TESTO FORNITO.

★ ★ ★

La Germania spegne gli ultimi tre reattori in funzione e dice addio al nucleare: accadrà oggi, poco prima della mezzanotte.
Crisi energetica in seguito alla guerra
Le centrali Isar 2 in Baviera, Emsland nella Bassa Sassonia e Neckarwestheim, nel Baden Württemberg, erano rimaste in funzione a causa della crisi energetica esplosa con la guerra russa in Ucraina: l'exit definitivo dall'energia atomica era infatti previsto già per la fine del 2022.
Germania in festa
E quello di oggi è un evento accompagnato in Germania da manifestazioni di festa - un piccolo corteo ha inneggiato al momento anche davanti alla Porta di Brandeburgo - e da dimostrazioni di dissenso. La decisione di chiudere col nucleare resta infatti una questione controversa, che ha sollevato un forte dibattito negli ultimi mesi nella Repubblica federale.
Che rimangano a disposizione in caso di bisogno?
Ancora oggi i liberali, parte della coalizione di governo guidata dai socialdemocratici di Olaf Scholz e dai Verdi di Robert Habeck, chiedono di fare in modo che le centrali possano restare a disposizione in caso di bisogno.

★ ★ ★

DATI MOSTRATI.
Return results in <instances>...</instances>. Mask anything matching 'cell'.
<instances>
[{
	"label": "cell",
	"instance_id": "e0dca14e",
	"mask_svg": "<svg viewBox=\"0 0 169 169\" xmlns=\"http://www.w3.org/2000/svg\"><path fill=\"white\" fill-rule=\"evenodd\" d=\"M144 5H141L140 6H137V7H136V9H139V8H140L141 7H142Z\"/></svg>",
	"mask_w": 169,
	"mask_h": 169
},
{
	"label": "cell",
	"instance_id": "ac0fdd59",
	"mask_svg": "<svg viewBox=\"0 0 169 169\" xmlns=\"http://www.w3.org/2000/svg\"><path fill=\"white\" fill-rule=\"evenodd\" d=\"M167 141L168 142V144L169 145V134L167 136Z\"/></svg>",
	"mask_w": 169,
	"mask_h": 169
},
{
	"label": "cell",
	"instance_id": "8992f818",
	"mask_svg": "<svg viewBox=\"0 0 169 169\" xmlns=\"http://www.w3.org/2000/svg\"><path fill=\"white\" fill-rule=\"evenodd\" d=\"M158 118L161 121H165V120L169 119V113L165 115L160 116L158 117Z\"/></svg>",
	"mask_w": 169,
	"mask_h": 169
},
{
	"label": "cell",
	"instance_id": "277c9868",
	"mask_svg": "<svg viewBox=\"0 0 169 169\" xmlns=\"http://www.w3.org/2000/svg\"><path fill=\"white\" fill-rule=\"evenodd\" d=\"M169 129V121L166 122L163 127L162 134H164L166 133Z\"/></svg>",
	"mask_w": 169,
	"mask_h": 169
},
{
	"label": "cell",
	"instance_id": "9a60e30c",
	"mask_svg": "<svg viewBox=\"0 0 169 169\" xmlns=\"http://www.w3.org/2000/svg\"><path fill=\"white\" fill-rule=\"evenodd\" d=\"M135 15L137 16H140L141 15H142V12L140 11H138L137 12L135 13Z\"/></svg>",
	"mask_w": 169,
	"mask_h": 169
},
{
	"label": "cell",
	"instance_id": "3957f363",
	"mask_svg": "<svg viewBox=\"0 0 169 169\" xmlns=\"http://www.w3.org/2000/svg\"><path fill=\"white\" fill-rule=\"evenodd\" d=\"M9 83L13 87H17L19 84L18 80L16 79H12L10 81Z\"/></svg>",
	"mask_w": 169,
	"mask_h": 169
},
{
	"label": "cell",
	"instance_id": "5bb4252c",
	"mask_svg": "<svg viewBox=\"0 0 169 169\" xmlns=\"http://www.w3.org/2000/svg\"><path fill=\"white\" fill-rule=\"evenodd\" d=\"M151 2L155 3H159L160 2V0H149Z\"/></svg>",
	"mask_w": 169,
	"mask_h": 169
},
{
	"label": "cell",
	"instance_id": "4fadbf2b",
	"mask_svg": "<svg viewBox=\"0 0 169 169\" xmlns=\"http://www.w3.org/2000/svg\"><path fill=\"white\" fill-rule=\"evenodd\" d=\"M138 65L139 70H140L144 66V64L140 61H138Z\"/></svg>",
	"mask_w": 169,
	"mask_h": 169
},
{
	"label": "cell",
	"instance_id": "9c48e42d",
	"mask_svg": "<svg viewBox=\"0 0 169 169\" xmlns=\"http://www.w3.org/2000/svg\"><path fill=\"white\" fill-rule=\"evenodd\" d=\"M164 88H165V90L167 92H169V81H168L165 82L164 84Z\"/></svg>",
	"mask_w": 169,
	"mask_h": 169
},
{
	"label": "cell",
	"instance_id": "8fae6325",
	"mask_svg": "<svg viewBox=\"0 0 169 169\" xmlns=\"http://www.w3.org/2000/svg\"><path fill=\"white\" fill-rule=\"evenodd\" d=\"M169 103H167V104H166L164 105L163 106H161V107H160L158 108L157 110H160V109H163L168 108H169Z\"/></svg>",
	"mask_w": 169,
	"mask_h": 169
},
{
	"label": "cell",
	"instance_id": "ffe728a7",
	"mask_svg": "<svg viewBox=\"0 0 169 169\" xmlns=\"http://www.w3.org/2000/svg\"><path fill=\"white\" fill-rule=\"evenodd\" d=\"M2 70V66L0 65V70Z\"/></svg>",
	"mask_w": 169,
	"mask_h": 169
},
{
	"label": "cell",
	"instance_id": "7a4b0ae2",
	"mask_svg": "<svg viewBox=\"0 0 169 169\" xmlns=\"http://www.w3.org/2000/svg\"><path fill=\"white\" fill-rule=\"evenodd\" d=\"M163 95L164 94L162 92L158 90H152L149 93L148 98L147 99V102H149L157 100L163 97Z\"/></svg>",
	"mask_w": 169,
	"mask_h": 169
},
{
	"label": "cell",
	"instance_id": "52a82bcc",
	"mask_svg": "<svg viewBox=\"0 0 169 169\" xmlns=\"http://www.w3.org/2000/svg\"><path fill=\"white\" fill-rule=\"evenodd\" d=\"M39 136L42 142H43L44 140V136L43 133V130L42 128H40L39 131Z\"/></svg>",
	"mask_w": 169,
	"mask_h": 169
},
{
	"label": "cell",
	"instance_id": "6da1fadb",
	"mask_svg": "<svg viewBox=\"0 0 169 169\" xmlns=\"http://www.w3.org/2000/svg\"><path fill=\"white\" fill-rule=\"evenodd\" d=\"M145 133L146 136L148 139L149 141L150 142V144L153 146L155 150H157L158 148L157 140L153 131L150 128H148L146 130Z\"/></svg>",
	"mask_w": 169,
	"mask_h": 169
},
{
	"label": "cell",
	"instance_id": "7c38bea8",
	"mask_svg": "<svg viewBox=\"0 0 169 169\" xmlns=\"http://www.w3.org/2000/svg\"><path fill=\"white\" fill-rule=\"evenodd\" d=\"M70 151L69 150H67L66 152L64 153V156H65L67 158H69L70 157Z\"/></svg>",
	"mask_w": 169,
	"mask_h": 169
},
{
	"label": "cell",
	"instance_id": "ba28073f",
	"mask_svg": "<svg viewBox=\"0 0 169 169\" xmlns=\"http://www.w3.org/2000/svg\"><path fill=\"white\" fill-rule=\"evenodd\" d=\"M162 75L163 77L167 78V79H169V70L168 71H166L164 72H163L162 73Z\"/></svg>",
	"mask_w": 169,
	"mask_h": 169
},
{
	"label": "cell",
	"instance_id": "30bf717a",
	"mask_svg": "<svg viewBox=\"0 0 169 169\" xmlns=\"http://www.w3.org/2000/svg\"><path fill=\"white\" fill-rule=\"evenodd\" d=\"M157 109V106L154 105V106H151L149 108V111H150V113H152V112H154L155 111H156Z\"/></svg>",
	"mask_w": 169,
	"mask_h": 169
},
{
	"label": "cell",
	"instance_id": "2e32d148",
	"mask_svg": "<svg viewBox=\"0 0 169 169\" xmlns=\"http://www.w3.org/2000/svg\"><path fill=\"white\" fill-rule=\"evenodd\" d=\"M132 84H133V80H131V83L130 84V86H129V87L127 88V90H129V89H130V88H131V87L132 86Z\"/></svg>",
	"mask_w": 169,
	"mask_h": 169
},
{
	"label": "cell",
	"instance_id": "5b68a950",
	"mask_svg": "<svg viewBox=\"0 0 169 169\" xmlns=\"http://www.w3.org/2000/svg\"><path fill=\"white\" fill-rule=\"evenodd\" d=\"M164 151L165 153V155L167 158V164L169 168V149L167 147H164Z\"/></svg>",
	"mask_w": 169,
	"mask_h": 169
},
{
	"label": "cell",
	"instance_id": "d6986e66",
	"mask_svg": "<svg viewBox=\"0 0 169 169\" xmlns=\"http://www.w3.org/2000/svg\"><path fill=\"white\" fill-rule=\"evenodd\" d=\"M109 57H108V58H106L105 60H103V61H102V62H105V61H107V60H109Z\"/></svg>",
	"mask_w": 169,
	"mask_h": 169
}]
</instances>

★ ★ ★

CONSEGNA.
Nel testo sull'addio della Germania al nucleare, entro quando era previsto in origine l'abbandono definitivo dell'energia atomica?

SOLUZIONE SVOLTA.
Entro la fine del 2022.